Thursday, April 17, 2008

Estimating Project Activity Durations

Have you ever worked on a project where a critical resource was not available when you needed it? Has a project activity been shorter or longer than you expected? How do project managers plan resources for these activities?

Activity duration estimates are an important input to project resource planning. Activity duration estimates are quantitative assessments of the likely number of work periods required to complete an activity. The estimates should include the range of possible results. Project managers use activity duration estimates as a basis for scheduling time and resources for a project.

The project manager uses the WBS to determine which activities are involved in completing the project. Then using the tools and techniques of activity duration estimating, he prepares estimates for activity duration.
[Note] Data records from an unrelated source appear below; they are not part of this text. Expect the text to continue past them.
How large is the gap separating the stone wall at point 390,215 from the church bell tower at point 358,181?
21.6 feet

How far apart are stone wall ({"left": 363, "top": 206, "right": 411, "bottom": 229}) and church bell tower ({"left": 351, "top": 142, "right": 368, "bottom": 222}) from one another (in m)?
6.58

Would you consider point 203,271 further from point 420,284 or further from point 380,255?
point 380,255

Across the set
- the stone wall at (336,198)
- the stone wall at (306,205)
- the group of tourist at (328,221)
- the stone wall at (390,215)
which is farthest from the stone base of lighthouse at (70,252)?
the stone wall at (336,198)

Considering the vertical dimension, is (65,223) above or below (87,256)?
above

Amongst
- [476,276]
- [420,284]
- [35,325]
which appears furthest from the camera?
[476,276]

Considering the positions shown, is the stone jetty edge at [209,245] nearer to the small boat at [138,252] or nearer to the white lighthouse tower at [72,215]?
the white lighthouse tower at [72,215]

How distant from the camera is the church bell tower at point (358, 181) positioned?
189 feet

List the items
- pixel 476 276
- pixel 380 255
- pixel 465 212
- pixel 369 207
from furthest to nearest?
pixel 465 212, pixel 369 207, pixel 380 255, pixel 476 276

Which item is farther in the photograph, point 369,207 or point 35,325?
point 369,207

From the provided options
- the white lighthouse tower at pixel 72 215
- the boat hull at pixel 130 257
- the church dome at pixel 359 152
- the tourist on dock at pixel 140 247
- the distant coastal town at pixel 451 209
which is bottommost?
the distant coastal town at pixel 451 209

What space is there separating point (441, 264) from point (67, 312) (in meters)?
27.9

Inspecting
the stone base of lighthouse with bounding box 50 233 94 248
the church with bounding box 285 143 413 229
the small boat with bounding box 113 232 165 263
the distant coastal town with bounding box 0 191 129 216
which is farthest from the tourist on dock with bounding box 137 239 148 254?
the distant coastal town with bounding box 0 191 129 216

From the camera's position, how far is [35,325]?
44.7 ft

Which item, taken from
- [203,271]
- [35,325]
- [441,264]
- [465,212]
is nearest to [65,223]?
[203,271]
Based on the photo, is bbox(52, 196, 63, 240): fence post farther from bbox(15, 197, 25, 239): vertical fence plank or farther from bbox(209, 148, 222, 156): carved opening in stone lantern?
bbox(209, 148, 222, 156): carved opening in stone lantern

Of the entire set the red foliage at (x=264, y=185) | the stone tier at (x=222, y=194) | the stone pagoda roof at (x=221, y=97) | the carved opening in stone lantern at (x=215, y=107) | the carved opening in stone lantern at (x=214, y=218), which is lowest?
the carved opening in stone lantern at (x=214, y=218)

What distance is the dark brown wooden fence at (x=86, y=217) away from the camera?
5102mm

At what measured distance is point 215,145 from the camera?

The estimates include an "optimistic," "most likely," and "pessimistic estimate," listed in that order. For example, activity 1 could take 10 days to complete, will most likely take 12 days, but could take as long as 16 days.

Only the optimistic and pessimistic estimates are used by project managers to create a range of possible results. These results become your activity duration estimates. In the example given earlier, the duration estimate would be two weeks, plus or minus two days, to indicate that the activity will take between 12 and 16 days.

Project managers also calculate the probability of the estimates being correct. For example, a project manager might estimate that there is a 15 percent probability that an activity duration will exceed 3 weeks, and an 85 percent probability that it will be less than 3 weeks.

John, a project manager for Quick-as-a-Wink computer consultants, has determined the activities involved in a software development project. One of those activities is scripting the content. John determines that the scripting activity should take 240 working hours to complete. He will use these hours to calculate his activity duration estimates.

John's activity duration estimates include the duration and the probability of the estimate being correct. John estimates that the scripting activity will take six weeks ± three days. There is a 75 percent probability that the scripting activity will take more than six weeks, and a 25 percent probability that it will take less than six weeks.

Activity duration estimates form the backbone of the project schedule. A properly prepared schedule will lead to better resource planning. And better resource planning will lead to a more successful project.